Die aktuelle Struktur der Futures-Preise zeigt ein moderates Contango von Mitte 2026 bis 2029, was mit einem Markt übereinstimmt, der nicht mehr in akuter Knappheit ist, aber weiterhin eine Wetter- und Politikrisikoprämie erfordert. Verwaltete Fonds haben Berichten zufolge eine erhebliche Netto-Short-Position im Zucker, was Raum für Short-Covering-Rallies lässt, falls sich Wetterbedenken oder politische Schlagzeilen verschärfen.

Im physischen Markt wird raffinierter Zucker aus Brasilien (ICUMSA 45, FOB São Paulo) Ende Oktober 2024 bei etwa 0,53 EUR/kg angezeigt, ein Anstieg von etwa 0,51–0,52 EUR/kg Anfang des Monats, was auf eine leichte Aufwärtskorrektur, aber keinen durchgehenden Anstieg hinweist. Die Kombination aus leicht festeren physischen Angeboten und einer sich erholenden Futures-Kurve deutet darauf hin, dass Käufer allmählich höhere Preise akzeptieren, aber empfindlich auf weitere Preisspitzen reagieren.

Die jüngste Aufhebung der Exportabgaben auf Melasse in Indien, die darauf abzielt, die Ethanol- und Destilleriemärkte zu unterstützen, verstärkt die strukturelle Verknüpfung zwischen Zuckerrohr- und Biokraftstoffmärkten, was die Zuckerverfügbarkeit am Rand erheblich einschränken könnte, wenn mehr Wert aus Zuckerrohr durch Ethanol realisiert wird. Die anhaltende Erweiterung der Ethanolvorschriften in Brasilien und Indien fungiert daher als mittelfristiger Boden für Rohzuckerpreise.

🌦 Wetterausblick für wichtige Zuckerrohrregionen

In den nächsten 1–2 Wochen sieht sich der Zuckerrohrgürtel in Brasilien mit einer Mischung aus Anomalien konfrontiert: überdurchschnittliche Hitze im zentralwestlichen Teil und Teilen von São Paulo sowie nasser, kühlerer Wetter im Süden. Kurze, heftige Regenfälle könnten das Erntetempo und den Zuckerrohrtransport behindern, während Hitzeperioden spät gepflanztes Zuckerrohr belasten könnten, falls die Feuchtigkeit unzureichend ist.

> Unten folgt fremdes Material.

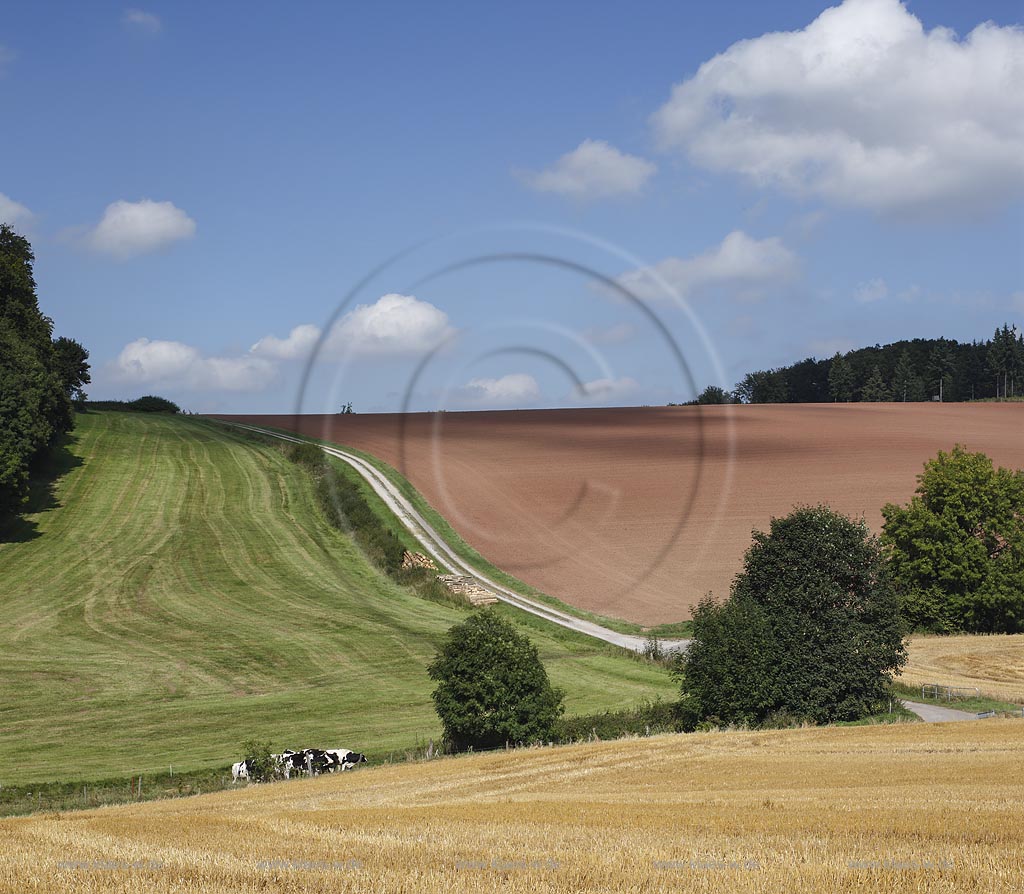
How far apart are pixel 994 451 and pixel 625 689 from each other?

In Indien sind keine akuten kurzzeitigen Wetterstörungen gemeldet, aber zukunftsorientierte Bedenken konzentrieren sich auf die bevorstehende Monsunverteilung und deren Auswirkungen auf die Ernte 2026/27, wobei in einigen Ausblicken weiterhin Risiken für subpar Niederschläge bestehen. Jede Bestätigung eines schwächeren Monsuns würde die Preise weiter stützen, indem Indiens Exportfähigkeit eingeschränkt wird.

📆 Handelsausblick & 3-Tage-Richtung

🎯 Wichtige Handelsideen (kurzfristig)

  • Kaufe Rückgänge in nahen ICE No. 11-Kontrakten (Jul/Okt 2026) in Richtung der niedrigen 14 US-Cents/pfund-Bereiche, mit einem Ziel in der Nähe der jüngsten Höchststände um 15,50, angesichts der unterstützenden Wetterrisiken in Brasilien und der kontrollierten indischen Exporte.
  • Behalte angemessene bullische Positionen in den Fälligkeiten 2027–2028 bei, da das sanfte Contango und der durch Ethanol bedingte Boden gegen einen abrupten strukturellen Verkauf sprechen, aber Optionen oder enge Stopps wegen Unsicherheiten in der makroökonomischen Nachfrage verwenden.
  • Physische Käufer in Europa könnten in Betracht ziehen, Deckung für Q4 2026–Q2 2027 aufgrund von Preisrückgängen zu beschichten, da die aktuellen Euro-Werte näher an den mittelfristigen Durchschnitten als an den jüngsten Höchstständen liegen.

📉 3-Tage Richtungsausblick (indikativ, in EUR)

  • ICE No. 11 Jul 2026 (in EUR/t umgerechnet): Leicht steigende Tendenz in den nächsten 3 Handelstagen mit einem voraussichtlichen Bereich von +1% bis +3% gegenüber aktuellen ~305–310 EUR/t, angetrieben durch anhaltende brasilianische Wettermeldungen und Positionsanpassungen.
  • Brasilianischer raffinierter Zucker FOB São Paulo (EUR/kg): Weitgehend stabil bis leicht fester, mit einem erwarteten Bereich von etwa 0,52–0,55 EUR/kg, da die Unterstützung der Futures schrittweise in die physischen Angebote übergeht, aber die Nachfrage preisempfindlich bleibt.